>> start Supplied data

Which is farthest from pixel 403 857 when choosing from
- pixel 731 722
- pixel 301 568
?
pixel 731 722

>> end Supplied data

Swap "choosing" for "selecting" throughout the material above, leaving everything else unchanged.

Response to this task |
Which is farthest from pixel 403 857 when selecting from
- pixel 731 722
- pixel 301 568
?
pixel 731 722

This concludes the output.